The listing below is to be transcribed exactly.

Segment Open

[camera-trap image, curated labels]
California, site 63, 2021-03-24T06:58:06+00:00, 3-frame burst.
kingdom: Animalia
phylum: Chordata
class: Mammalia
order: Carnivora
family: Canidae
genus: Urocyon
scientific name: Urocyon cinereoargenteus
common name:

Segment Closed

**RESULT BELOW**
[camera-trap image, curated labels]
California, site 63, 2021-03-24T06:58:06+00:00, 3-frame burst.
kingdom: Animalia
phylum: Chordata
class: Mammalia
order: Carnivora
family: Canidae
genus: Urocyon
scientific name: Urocyon cinereoargenteus
common name:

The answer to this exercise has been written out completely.